4.2.3. Language Specific Components

Language specific components in the QALL-ME Framework are components which work on specific aspects of natural language texts – more specifically questions in our case. In principle there has to be an extra implementation of each of these components for every natural language that shall be supported by the final question answering (QA) system.[10]

Language specific component implementations do not belong to the core QALL-ME Framework. However, some demo component implementations for different languages are provided as examples in Java – see section 4.4: “Demo Components Description” for details.

The annotateTerms web method annotates language specific terms in a given sentence with language independent forms. A term might be a movie genre or some facility in a hotel. For example, “Komödie” is the German term for a comedy; in Spanish it is “comedia”. These two language specific terms might be annotated by two TermAnnotator implementations with a common, canonical form such as “comedy”. The input text which is to be annotated is an <AnnotatedSentence> (cf. 4.2.1: “General Remarks”); annotated parts of the input will not be annotated again.

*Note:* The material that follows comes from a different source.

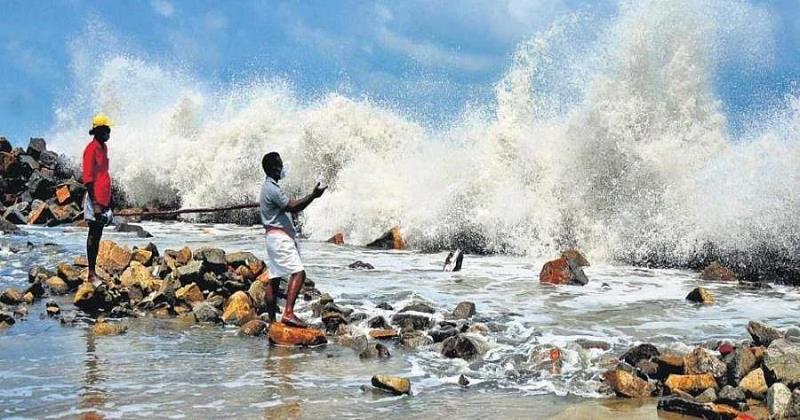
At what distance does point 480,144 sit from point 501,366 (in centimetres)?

Sample request (SOAP body):

<soapenv:Body xmlns:soapenv="http://schemas.xmlsoap.org/soap/envelope/">
	<AnnotatedSentence xmlns="http://qallme.sf.net/xsd/qallmeshared.xsd"
		>Wo kann ich heute eine Komödie sehen?</AnnotatedSentence>
</soapenv:Body>

Sample response (SOAP body):

<soapenv:Body xmlns:soapenv="http://schemas.xmlsoap.org/soap/envelope/">
	<AnnotatedSentence xmlns="http://qallme.sf.net/xsd/qallmeshared.xsd"
		>Wo kann ich heute eine <annotation canonicalForm="comedy" type="GENRE"
		>Komödie</annotation> sehen?</AnnotatedSentence>
</soapenv:Body>

The annotateTime web method annotates language specific temporal expressions in a given sentence with language independent canonical forms in the extended TIMEX2 format (cf. 4.2.1: “General Remarks”). A temporal expression might be “today”, “next week”, “at 11 p.m.”, etc. The input text which is to be annotated is an <AnnotatedSentence> (again, see 4.2.1); annotated parts of the input will not be annotated again. In addition to the text to annotate, a temporal context has to be provided: this context is the exact time point relative to which relative temporal expressions shall be normalized to an absolute time point. Examples for such relative temporal expressions in English are “tomorrow”, “in two hours” or “next weekend”.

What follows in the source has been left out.